• [Фрагмент текста]

▼

Жалобные восклицания троих друзей привлекли внимание какого-то болонского дворянина, случайно оказавшегося рядом. Узнав, что они художники, Джанфранческо Альдовранди, просвещенный знаток живописи, заговорил с ними и был поражен, услышав имя Буонарроти. До Болоньи дошла слава «Битвы кентавров» и «Мадонны у лестницы». Этот дворянин без колебаний объявил юному скульптору, что заплатит за него штраф и поселит его в своем доме.
— Я не могу оставить своих друзей, — возразил тот.
— Почему?
— Потому что у них нет денег и за них плачу я.
Альдовранди рассмеялся.
— Хорошо быть одним из твоих друзей, — заметил он. — Я охотно попутешествовал бы с тобой.
Но поскольку у него не было никакого желания вести в свой дом вместе с этой юной знаменитостью двоих совершенно неизвестных ему людей, он посоветовал Микеланджело отдать своим спутникам оставшиеся деньги, так как ему они больше не понадобятся, поскольку отныне он будет жить во дворце своего нового покровителя, не думая о расходах, как это было у Лоренцо.
Трое друзей были освобождены из-под стражи, и они расстались. Микеланджело последовал за Альдовранди, а двое других отправились куда глаза глядят. Проходя мимо церкви Св. Петронио, Микеланджело снял головной убор перед скульптурами фасада, о которых слышал еще во Флоренции, неожиданно они восхитили его и наполнили радостью. Именно здесь оставил свой шедевр Якопо делла Кверча; одного этого потрясающего произведения было достаточно для того, чтобы прожить жизнь в Болонье.
Шестьдесят лет назад Якопо делла Кверча прибыл в этот город после долгих лет бродячей жизни, бросавшей его из одного конца Италии в другой. Увлекаемый своим кочевым гением, он переходил из города в город, оставляя в каждом какой-нибудь удивительный шедевр, всегда вызывавший восхищение, смешанное с удивлением. Он творил вне рамок Ренессанса. До какой-то степени он принадлежал к старым готическим мастерам, сохраняя некоторые черты их творчества, в особенности в их юношеский период. Поиск истины ради самой истины его не интересовал. Для него важна была лишь душа. Он пренебрежительно относился к идеалу безмятежного изящества, к которому стремился Ренессанс. Полностью избавившись в конце концов от готического влияния, опережая на целое столетие свою эпоху, он рано проникнется идеей и стилем барокко. Таков был человек, которого удача поставила на пути Микеланджело в самом начале его карьеры.

▲

• [Выдержки из записей]
▼

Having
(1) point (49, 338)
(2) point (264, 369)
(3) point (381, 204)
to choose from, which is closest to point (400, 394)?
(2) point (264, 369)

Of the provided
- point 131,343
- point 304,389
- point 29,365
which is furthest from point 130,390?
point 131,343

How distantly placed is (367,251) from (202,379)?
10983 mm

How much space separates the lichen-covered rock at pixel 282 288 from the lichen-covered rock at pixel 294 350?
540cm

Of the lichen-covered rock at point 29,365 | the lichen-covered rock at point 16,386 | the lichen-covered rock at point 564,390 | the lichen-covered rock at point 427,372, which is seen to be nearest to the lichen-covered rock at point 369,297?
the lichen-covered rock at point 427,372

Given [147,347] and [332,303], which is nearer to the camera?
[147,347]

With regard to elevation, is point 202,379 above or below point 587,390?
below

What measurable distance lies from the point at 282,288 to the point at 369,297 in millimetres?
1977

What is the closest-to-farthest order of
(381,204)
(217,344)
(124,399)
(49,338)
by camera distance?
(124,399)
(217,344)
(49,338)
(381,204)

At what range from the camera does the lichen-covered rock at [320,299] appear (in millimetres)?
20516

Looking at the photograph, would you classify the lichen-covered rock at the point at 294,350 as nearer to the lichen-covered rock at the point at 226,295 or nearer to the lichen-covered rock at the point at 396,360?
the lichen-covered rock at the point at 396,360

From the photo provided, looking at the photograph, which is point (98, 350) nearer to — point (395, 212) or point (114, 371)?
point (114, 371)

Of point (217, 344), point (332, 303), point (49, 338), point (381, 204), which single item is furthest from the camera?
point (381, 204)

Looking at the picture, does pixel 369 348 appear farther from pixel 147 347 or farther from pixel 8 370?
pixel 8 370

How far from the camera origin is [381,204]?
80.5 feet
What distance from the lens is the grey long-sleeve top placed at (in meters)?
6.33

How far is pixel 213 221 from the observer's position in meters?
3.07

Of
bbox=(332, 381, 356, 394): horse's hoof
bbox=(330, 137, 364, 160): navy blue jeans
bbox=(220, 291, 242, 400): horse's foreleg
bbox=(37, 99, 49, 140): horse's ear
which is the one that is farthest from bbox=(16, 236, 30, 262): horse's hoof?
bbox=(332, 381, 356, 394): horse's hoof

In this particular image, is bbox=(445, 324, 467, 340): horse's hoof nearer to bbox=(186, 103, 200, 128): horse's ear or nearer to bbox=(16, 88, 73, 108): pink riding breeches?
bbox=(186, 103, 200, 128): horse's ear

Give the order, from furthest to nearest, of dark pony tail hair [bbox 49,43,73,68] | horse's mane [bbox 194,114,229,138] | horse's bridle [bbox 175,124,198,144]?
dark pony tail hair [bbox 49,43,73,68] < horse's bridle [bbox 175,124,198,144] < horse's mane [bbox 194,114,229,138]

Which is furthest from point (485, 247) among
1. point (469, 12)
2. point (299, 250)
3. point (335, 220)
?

▲

• [Ваши задания]
1. Как зовут болонского дворянина, который во фрагменте текста обещает заплатить штраф за Микеланджело и поселить его у себя?
2. Перечислите все строки записей, в которых встречается строка «nearer», учитывая регистр букв.

• [Ответы к заданиям]
1. Джанфранческо Альдовранди.

2.
Given [147,347] and [332,303], which is nearer to the camera?
Looking at the photograph, would you classify the lichen-covered rock at the point at 294,350 as nearer to the lichen-covered rock at the point at 226,295 or nearer to the lichen-covered rock at the point at 396,360?
From the photo provided, looking at the photograph, which is point (98, 350) nearer to — point (395, 212) or point (114, 371)?
In this particular image, is bbox=(445, 324, 467, 340): horse's hoof nearer to bbox=(186, 103, 200, 128): horse's ear or nearer to bbox=(16, 88, 73, 108): pink riding breeches?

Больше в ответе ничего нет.